Add pandas 3.0 support#294
Conversation
- clean_name: astype(str) preserves NA under the pandas 3 string dtype,
so unidecode received float NaN for unnamed plants (GEO, reduced
retrieval). fillna("") before the conversion.
- BEYONDCOAL: the future.no_silent_downcasting option was removed in
pandas 3 (its behaviour is now the default); requesting it raises.
Guard the option_context behind a version check.
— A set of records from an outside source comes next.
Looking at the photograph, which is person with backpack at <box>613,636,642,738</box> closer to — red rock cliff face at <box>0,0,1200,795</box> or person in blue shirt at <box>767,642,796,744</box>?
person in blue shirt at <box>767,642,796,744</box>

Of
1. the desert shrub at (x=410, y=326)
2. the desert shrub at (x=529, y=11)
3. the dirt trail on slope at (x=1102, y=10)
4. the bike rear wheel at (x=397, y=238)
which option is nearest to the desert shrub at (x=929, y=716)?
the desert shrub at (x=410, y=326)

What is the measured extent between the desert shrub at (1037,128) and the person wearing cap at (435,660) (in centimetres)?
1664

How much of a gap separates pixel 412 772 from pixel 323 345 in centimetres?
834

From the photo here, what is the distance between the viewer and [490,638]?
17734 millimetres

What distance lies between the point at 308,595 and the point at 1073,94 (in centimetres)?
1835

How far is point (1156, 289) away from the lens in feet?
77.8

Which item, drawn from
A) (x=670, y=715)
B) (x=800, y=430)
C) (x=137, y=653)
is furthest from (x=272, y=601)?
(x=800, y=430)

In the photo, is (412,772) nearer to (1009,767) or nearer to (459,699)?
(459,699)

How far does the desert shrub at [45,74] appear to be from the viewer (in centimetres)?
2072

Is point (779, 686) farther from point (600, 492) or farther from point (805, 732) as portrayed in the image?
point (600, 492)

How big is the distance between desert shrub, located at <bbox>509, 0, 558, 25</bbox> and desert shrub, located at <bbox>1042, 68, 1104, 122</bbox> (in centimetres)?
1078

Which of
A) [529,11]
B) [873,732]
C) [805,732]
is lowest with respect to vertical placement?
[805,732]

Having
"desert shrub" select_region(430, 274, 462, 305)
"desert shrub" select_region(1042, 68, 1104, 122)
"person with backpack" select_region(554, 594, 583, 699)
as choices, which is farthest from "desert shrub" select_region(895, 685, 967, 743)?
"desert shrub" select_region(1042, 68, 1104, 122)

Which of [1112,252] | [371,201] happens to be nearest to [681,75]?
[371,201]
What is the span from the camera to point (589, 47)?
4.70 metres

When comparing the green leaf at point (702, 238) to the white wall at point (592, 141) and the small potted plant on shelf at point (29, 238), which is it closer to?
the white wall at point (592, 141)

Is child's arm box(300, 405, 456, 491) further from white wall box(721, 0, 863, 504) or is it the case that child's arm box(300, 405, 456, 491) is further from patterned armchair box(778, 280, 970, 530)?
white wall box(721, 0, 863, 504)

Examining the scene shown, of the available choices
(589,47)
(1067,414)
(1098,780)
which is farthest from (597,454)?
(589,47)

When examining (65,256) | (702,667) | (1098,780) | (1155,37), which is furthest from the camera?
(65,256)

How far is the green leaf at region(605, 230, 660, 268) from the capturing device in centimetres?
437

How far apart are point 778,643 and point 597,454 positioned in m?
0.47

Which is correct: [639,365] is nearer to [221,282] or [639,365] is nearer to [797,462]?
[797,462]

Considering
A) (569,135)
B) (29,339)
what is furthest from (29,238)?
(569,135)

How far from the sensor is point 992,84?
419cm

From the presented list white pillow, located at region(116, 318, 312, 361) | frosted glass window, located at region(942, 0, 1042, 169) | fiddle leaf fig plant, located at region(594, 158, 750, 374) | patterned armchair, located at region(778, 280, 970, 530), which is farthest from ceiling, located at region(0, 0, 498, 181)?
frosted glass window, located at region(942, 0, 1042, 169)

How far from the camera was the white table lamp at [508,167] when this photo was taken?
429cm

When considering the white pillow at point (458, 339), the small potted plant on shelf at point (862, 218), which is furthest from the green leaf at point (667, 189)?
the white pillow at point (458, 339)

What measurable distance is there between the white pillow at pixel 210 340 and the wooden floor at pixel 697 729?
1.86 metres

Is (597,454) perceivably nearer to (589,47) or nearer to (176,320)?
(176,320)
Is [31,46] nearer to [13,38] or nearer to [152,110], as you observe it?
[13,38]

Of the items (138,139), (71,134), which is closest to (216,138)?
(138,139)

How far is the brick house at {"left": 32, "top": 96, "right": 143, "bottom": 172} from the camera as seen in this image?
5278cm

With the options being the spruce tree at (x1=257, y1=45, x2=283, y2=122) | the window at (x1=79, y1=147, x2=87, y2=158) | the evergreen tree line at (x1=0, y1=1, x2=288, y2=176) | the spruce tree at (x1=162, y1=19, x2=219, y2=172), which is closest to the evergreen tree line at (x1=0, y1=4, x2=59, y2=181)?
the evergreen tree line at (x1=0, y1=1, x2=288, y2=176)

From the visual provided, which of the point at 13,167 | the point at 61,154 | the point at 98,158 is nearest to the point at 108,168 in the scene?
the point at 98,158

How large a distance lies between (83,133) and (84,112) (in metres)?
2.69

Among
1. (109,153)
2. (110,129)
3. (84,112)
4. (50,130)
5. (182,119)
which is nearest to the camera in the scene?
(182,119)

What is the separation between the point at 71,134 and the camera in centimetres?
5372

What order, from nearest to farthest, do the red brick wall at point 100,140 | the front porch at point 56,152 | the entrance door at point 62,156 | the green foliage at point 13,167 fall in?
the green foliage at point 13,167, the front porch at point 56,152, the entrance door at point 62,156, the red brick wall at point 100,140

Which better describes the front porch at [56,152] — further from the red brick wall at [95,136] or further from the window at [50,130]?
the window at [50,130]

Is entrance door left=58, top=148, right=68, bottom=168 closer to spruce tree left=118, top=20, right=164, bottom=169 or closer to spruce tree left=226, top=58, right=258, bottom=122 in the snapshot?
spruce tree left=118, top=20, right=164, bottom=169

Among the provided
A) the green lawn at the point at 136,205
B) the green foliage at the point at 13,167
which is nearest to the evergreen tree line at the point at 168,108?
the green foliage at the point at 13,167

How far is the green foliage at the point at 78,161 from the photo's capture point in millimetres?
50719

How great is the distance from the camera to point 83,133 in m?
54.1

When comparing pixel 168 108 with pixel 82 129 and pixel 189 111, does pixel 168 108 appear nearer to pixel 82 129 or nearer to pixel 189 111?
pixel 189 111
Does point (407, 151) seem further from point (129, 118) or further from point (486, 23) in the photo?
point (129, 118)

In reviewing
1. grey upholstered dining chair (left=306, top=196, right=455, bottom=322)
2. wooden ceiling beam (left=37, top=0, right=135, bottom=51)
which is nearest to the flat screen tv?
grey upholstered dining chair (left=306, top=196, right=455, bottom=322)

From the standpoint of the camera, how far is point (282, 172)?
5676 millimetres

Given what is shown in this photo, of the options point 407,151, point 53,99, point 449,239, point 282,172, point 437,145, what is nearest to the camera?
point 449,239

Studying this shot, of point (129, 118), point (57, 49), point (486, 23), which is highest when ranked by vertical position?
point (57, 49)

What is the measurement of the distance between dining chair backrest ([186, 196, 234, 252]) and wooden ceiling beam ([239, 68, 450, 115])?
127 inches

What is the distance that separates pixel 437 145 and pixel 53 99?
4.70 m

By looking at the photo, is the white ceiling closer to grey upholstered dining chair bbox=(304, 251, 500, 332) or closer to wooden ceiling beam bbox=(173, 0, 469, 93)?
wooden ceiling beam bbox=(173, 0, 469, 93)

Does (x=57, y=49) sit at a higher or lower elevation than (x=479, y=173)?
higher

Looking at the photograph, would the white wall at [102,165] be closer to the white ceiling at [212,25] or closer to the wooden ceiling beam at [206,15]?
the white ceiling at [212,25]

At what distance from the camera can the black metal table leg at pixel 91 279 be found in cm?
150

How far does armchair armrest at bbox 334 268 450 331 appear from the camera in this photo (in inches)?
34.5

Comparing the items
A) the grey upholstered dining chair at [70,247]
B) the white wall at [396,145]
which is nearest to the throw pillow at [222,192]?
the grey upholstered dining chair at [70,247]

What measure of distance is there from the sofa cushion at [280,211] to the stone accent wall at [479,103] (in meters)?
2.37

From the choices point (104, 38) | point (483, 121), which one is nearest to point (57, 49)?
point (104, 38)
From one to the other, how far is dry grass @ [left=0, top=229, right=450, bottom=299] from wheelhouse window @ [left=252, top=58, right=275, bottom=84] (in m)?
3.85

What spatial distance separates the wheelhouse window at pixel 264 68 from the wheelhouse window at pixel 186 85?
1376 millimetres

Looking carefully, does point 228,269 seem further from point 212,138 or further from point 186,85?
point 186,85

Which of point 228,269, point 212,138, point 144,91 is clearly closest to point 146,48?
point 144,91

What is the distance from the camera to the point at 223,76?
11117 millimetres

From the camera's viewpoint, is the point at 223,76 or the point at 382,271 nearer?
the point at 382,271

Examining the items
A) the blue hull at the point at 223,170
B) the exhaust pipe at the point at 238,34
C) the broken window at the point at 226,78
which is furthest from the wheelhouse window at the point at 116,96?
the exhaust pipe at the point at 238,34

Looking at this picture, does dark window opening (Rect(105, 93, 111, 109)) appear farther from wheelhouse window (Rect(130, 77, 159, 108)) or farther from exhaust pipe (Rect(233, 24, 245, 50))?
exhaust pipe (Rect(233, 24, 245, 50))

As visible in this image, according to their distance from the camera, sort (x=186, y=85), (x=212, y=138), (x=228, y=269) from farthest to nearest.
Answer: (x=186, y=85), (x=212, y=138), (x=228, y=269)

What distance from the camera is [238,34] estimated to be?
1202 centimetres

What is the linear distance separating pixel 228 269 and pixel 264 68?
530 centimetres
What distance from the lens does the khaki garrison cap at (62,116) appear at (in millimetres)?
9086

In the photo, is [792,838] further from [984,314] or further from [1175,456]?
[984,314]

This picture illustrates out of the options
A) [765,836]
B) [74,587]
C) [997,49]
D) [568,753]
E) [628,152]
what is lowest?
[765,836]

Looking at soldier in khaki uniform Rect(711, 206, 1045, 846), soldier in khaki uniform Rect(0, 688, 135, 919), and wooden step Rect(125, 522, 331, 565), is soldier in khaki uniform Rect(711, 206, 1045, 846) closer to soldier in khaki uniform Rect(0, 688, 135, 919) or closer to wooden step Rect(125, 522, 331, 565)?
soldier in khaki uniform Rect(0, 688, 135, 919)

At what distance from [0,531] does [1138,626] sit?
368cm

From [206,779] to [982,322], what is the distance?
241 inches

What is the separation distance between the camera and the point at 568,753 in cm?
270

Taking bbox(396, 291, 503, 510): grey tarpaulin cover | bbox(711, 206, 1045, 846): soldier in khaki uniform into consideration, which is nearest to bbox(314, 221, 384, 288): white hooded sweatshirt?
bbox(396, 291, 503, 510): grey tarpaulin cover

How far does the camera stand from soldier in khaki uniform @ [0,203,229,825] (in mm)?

- MASTR: the chunked low-memory parser crashes with usecols on
pandas 3 (IndexError in the DtypeWarning column lookup); read with
low_memory=False. Postleitzahl astype(str) preserves NA, breaking the
final astype(int); fillna("0") in between, identical outcome on
pandas 2 where NaN already became the string "nan" -> "000".
All previously failing non-Duke tests pass under pandas 3.0.3
(test_data, test_plots, test_aggregate[GEO/BEYONDCOAL/MASTR],
test_reduced_retrieval); behaviour unchanged under pandas 2.x.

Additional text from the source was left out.